Dunia kita adalah dunia yang sibuk. Kita selalu ingin sibuk atau paling tidak terlihat sibuk. Setiap kali kita mengatakan pada orang lain “Wah saya sibuk” kita seolah-olah mau mengatakan kepada orang lain bahwa hidup kita sungguh berhasil, karir kita maju pesat dan hidup kita merupakan sesuatu yang hebat dan berharga, dengan harapan orang lain akan menghargai kita, memandang kita sebagai orang yang berhasil.
Hanyut dalam kesibukan seringkali membuat kita tidak menghayati hidup dengan sungguh baik. Di dalamnya tidak ada keheningan dan kedalaman karena kita cenderung untuk terus bergerak dan sibuk. Tidak ada kata “berhenti” bagi kita yang sudah hanyut dan kecanduan akan kesibukan dan kerja keras. Kita takut berhenti barang sejenak karena kita takut kehilangan waktu dan juga takut tertinggal dalam karir dan kesempatan.
Dalam dunia Balap Mobil Formula 1, salah satu strategi penting dalam memenangkan lomba jet darat itu adalah strategi pit-stop. Tak peduli betapa hebatnya sang pembalap sekelas Sebastian Vettel atau Lewis Hamilton, atau betapa cepatnya mobil meraka, sang pembalap tidak akan bisa memenangkan lomba apabila tidak didukung dengan strategi pit-stop yang jitu. Seorang pembalap dan juga crew balapan harus tahu kapan saat yang tepat untuk berhenti: mengganti ban, mengisi bahan bakar, bahkan mengganti pemnbalap dalam lomba adu ketahanan, serta berstrategi. Formula 1 adalah balapan adu strategi dan kecepatan, dan strategi pit-stop sangat sering menentukan hasil lomba.
Seperti dalam balapan formula 1 itu, kita perlu juga strategi pit-stop yang handal. Kita perlu menumbuhkan kemampuan untuk “berhenti” dari kesibukan. Berhenti sejenak dari kesibukan akan kembali memberi inspirasi hidup, memperbaharui arti dan makna hidup kita, menimba kebijaksaan dari pengalaman kita dan sekaligus belajar daripadanya. Berhenti sejenak dari kesibukan akan membuat hidup kita menjadi lebih inspiratif dan membuat kita menjadi semakin lebih bijak dan dewasa menghayati hidup ini. Berhenti akan membuat kita belajar dari hidup kita, belajar dari kesalahan-kesalahan kita dan akhirnya justru akan memperkaya hidup. Dalam keheningan, kita bisa merasakan kedalaman hidup dan mengalami bahwa Tuhan begitu baik.

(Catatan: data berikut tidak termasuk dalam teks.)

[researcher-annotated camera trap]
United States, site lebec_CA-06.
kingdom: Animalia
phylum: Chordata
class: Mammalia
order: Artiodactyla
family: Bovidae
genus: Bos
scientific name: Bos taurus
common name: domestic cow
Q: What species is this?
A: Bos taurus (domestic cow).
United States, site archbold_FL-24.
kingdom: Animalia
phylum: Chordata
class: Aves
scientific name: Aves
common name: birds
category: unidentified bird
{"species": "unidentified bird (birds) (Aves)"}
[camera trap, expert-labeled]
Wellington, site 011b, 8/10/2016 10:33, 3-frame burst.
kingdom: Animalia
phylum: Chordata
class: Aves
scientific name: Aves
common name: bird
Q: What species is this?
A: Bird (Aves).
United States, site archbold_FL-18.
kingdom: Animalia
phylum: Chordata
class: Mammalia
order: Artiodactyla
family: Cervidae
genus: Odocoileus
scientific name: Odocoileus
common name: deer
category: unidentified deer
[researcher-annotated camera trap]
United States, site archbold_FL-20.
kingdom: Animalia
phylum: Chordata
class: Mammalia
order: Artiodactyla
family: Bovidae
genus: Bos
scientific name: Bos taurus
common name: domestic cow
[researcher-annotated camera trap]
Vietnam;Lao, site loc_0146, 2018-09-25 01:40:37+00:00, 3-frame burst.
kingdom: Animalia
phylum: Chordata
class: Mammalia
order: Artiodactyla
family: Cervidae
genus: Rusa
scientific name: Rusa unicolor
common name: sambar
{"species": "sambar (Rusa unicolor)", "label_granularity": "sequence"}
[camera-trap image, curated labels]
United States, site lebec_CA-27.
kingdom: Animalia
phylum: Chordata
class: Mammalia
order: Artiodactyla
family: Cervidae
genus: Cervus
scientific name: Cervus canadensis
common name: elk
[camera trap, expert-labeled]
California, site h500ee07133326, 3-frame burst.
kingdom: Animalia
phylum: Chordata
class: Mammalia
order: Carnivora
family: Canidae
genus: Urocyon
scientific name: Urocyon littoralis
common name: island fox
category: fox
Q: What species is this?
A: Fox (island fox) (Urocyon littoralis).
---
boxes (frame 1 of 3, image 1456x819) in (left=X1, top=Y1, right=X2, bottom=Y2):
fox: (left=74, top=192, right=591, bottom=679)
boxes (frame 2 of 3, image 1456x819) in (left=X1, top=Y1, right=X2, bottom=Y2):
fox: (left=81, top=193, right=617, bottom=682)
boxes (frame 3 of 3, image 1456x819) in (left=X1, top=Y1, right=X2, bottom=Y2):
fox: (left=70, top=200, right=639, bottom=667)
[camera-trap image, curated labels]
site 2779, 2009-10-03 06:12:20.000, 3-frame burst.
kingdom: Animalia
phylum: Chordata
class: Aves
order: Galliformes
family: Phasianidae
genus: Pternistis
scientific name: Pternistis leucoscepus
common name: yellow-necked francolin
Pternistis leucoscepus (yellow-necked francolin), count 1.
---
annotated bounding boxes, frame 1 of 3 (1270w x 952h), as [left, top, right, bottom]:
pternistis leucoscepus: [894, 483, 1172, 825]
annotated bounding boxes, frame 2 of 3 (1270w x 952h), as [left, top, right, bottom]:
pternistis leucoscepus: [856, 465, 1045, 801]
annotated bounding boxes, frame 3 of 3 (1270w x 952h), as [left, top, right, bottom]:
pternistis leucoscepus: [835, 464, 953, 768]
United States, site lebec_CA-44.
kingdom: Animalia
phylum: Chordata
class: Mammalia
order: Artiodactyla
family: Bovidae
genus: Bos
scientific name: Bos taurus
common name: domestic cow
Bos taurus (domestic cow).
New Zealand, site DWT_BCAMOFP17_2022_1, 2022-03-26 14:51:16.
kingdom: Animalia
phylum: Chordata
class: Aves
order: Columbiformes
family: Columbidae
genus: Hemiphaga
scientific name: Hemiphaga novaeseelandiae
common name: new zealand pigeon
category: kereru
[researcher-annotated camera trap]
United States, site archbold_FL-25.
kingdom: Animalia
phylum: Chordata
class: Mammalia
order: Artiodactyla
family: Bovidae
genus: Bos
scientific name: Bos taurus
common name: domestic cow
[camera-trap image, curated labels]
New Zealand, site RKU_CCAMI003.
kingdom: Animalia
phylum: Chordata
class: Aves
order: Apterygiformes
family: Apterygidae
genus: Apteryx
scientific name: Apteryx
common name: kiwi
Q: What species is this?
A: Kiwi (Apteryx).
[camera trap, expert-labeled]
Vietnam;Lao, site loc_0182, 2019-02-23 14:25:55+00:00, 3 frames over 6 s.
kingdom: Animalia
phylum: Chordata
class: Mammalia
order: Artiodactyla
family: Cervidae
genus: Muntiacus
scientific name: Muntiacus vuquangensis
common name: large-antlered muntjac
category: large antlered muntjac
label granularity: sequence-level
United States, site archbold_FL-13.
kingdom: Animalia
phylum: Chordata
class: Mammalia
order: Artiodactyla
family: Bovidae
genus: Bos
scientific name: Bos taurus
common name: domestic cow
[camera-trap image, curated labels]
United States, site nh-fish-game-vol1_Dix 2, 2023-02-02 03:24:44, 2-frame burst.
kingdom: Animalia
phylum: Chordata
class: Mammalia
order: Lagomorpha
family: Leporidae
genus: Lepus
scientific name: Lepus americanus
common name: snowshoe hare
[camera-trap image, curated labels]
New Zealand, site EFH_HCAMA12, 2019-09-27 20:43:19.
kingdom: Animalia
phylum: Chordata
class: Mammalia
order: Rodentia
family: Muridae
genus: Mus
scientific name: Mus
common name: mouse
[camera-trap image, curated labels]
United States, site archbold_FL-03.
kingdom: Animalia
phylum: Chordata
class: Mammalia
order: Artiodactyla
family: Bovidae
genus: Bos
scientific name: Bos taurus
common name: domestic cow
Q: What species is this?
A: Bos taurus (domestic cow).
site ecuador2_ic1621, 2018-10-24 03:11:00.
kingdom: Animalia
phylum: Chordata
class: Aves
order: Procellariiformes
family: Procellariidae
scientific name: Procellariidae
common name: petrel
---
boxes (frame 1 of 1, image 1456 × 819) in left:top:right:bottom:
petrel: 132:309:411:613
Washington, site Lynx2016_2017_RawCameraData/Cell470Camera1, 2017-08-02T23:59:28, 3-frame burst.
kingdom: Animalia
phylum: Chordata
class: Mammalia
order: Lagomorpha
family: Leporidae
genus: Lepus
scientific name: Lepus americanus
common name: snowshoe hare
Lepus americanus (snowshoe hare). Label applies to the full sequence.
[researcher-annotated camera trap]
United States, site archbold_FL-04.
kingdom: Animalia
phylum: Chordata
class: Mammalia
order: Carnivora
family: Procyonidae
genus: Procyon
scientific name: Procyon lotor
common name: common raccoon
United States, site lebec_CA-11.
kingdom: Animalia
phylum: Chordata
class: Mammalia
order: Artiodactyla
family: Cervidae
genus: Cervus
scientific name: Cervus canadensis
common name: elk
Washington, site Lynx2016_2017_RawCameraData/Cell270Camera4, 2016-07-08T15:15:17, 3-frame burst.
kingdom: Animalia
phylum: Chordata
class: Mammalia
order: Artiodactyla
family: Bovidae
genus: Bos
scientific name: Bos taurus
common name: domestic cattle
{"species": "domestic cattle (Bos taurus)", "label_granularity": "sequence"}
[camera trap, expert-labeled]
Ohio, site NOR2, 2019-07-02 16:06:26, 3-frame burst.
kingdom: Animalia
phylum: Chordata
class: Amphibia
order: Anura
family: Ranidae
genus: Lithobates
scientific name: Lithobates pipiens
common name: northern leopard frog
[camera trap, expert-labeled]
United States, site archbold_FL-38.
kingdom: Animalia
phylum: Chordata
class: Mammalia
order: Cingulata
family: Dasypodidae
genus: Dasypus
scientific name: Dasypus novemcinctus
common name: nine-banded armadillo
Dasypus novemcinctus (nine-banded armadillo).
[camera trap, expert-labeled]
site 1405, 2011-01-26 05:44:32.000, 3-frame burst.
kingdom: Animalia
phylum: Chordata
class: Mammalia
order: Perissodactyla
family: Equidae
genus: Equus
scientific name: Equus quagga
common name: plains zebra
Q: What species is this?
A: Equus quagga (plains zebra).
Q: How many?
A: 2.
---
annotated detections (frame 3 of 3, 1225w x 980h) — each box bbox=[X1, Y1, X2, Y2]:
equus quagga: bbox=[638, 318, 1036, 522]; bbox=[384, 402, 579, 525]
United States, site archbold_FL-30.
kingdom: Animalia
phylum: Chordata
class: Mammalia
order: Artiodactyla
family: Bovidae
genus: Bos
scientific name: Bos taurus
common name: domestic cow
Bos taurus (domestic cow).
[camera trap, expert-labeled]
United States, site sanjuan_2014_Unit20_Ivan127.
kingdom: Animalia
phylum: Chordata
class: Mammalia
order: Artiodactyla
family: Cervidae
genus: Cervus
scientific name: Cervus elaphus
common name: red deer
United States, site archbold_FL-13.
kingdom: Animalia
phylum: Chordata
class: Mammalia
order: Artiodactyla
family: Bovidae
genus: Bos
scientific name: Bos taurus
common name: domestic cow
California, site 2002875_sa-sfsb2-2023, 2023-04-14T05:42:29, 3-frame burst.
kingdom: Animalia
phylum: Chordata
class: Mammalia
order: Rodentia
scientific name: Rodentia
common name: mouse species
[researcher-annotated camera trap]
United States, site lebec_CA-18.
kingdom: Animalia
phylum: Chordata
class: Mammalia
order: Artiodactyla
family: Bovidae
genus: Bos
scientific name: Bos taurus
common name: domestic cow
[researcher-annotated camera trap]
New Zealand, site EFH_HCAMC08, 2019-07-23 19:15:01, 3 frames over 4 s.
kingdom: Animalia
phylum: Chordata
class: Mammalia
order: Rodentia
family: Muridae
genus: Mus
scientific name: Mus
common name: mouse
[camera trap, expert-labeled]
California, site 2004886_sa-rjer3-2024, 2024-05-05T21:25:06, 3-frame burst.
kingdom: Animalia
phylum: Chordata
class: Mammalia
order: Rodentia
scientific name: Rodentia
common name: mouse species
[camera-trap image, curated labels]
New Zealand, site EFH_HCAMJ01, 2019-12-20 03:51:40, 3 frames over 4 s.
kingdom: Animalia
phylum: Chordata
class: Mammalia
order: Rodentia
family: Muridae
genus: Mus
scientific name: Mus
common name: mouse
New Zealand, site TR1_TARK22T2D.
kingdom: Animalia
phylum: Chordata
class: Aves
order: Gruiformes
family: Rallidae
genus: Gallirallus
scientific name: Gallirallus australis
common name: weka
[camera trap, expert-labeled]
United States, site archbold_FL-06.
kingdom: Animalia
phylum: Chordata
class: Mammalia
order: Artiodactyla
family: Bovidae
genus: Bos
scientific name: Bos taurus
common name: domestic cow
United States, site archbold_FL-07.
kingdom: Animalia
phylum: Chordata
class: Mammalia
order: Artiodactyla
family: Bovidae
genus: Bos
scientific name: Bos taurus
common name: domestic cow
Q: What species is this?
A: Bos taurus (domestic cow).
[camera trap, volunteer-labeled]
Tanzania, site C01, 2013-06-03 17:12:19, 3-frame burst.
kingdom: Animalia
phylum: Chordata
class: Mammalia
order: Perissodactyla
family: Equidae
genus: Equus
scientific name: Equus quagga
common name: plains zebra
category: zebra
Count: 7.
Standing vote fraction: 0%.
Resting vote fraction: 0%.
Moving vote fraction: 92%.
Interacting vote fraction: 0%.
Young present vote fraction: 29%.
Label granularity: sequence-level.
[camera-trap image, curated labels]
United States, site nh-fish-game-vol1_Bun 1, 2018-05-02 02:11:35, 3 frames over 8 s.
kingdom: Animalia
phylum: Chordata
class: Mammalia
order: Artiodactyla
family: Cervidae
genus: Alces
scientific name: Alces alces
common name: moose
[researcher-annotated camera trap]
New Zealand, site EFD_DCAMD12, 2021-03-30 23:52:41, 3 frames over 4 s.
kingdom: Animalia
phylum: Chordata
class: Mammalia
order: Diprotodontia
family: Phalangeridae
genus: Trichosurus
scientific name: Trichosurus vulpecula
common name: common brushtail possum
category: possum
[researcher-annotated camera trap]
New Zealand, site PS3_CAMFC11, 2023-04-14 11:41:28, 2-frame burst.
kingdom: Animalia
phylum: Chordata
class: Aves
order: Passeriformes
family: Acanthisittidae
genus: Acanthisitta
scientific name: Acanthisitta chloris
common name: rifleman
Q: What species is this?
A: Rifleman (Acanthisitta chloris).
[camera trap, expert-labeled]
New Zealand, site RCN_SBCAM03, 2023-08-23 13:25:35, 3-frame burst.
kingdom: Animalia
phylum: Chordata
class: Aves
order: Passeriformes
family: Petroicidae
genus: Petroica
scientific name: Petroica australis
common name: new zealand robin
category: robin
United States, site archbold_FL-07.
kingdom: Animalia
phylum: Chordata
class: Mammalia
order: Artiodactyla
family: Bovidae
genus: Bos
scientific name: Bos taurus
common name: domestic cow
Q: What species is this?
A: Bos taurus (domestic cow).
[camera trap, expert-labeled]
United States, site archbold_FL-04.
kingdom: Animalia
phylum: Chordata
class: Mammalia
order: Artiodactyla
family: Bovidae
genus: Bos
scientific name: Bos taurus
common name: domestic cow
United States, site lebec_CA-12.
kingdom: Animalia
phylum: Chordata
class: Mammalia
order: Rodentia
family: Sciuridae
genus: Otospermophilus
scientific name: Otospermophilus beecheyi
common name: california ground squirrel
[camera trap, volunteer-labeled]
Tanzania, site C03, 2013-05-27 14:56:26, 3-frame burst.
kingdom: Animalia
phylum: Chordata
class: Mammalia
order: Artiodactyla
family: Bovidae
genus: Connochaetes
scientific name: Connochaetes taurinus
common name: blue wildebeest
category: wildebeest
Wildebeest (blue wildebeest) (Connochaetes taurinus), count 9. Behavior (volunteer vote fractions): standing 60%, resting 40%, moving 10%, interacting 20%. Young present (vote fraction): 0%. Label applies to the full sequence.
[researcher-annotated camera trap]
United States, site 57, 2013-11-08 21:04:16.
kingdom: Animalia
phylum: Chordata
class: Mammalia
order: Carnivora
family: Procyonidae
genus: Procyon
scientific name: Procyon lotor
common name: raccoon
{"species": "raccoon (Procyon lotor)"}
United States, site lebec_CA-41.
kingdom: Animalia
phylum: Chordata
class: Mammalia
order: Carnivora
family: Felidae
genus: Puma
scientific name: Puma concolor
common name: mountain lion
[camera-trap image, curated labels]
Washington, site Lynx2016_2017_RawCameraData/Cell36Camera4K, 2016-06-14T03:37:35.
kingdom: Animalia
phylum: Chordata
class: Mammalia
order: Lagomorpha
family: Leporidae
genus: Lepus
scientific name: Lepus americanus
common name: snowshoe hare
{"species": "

Dalam Injil hari ini, sebelum dialog tentang identitas-Nya, Yesus berdoa seorang diri. Berulang kali dalam Kitab Suci dikatakan bahwa Yesus berdoa. Ia bangun pagi-pagi dan berdoa (Mrk 1: 35), kadang-kadang semalam-malaman (Matius 14 : 23 ; Lukas 6 : 12), sebelum melaksanakan pelayanan-Nya (Markus 1 : 35 – 38), sebelum memilih murid-murid-Nya (Lukas 6 : 12 – 13), sebelum pergi ke Golgota (Matius 26), setelah mencapai keberhasilan dalam pelayanan-Nya (Yohanes 6 : 15) dan banyak lagi bagian dari Kitab Suci yang menunjukkan bahwa Yesus berdoa.
Bagaimanakah dengan kita? Adakah waktu hening? Adakah waktu pit-stop di tengah kesibukan kita?
Bacaan misa hari ini: Pkh. 3:1-11; Mzm. 144:1a,2abc,3-4; Luk. 9:18-22.